CONSIGNE |
Prolongez l'éditorial ci-dessous sur l'adoption, la PMA et la GPA en reprenant juste après sa dernière phrase.

EXTRAIT DU TEXTE |
════

«J’ai des droits. J’ai le droit à l’éducation, j’ai le droit de jouer, j’ai le droit de chanter, j’ai le droit de parler, j’ai le droit d’aller au marché, j’ai le droit de m’exprimer.»

Malala Yousufzai

samedi 26 janvier 2019

L’Editorial d’Alexandre Vatimbella. Adoption, PMA, GPA: l’enfant n’est ni un objet, ni une marchandise, ni un esclave


Question: dans quel type de société un être humain est une marchandise que l’on peut acquérir et échanger, vendre et acheter, lui déniant la qualité de sujet pour en faire un simple objet?
Il n’y en a qu’une: la société esclavagiste.
Question: dans quel type de société les droits à posséder un être humain sont mis sur le même plan que les droits de l’être humain?
Il n’y en a qu’une: la société esclavagiste.
Dans le monde, la traite ou «trafic» d’être humains, une pratique encore largement pratiquée, en particulier d’enfants, est interdite et tombe sous le coup de la loi.
Dans une démocratie républicaine, l’individu paré de son statut de personne, ne peut être l’objet de droits appartenant à quelqu’un d’autre mais uniquement être un sujet ayant des droits, les siens.
De ce point de vue, rappelons que personne ne peut posséder un enfant, même pas ses parents.
Oui, l’enfant jusqu’à sa majorité est sous la tutelle de ses parents mais c’est uniquement pour son bien et non pour un quelconque intérêt ou profit de son père et de sa mère.

════

DONNÉES PRÉSENTÉES |
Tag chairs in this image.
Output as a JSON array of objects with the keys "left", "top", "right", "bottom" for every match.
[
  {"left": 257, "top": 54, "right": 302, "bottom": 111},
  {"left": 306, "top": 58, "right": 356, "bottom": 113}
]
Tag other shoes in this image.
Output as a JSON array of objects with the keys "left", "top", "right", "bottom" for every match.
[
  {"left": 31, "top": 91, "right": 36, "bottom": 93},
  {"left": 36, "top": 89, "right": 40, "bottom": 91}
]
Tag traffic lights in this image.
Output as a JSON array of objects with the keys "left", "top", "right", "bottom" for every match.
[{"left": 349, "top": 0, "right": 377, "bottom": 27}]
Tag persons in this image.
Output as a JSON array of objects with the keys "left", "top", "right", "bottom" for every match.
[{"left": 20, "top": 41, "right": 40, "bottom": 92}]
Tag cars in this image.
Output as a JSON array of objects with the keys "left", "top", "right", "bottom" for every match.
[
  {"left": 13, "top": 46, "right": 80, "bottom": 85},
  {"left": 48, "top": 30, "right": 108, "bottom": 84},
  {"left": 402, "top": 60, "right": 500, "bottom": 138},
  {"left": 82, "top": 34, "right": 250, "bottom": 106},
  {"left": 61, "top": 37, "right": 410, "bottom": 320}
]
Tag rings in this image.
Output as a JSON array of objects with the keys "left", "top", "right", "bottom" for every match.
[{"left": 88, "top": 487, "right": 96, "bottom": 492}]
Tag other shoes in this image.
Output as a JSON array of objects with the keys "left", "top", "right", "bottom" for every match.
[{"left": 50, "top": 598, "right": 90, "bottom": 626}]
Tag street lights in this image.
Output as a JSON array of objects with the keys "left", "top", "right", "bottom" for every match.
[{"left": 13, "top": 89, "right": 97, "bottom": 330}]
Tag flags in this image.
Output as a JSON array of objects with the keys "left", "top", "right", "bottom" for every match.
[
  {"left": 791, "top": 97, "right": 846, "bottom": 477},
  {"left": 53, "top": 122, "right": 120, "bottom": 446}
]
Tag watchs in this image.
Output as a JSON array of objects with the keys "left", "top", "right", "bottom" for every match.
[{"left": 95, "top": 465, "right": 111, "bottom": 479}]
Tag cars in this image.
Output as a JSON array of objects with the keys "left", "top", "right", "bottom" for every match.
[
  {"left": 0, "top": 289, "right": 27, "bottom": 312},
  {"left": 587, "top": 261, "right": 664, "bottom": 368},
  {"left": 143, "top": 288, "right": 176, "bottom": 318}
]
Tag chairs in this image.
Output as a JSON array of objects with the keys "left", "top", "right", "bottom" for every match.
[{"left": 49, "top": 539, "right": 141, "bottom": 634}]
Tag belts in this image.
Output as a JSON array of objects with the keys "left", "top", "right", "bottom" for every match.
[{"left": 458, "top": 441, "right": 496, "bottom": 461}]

════

RÉPONSE PROPOSÉE |
C’est même pour ça qu’un enfant qui gagne de l’argent d’une manière ou d’une autre doit recevoir ses revenus sur un compte bloqué qui ne pourra être utilisé que par lui-même lors de sa majorité.
Aujourd’hui, dans une société où chacun veut, non seulement, ses droits, mais pouvoir les étendre jusqu’à dénier ceux des autres et, demain, dans une société où les technologies pourront encore plus défier le statut de l’humain et le modeler (comme c’est le rêve déviant d’un transhumanisme avec, entre autres, des bébés «synthétiques» qui n’auront plus besoin d’un homme et d’une femme pour être conçus), l’enfant n’est plus qu’un (cher) objet à posséder.
On est, dès lors, prêt à mettre le prix pour l’acquérir quand il n’est pas possible de l’avoir par voie naturelle, la conception par un homme et une femme.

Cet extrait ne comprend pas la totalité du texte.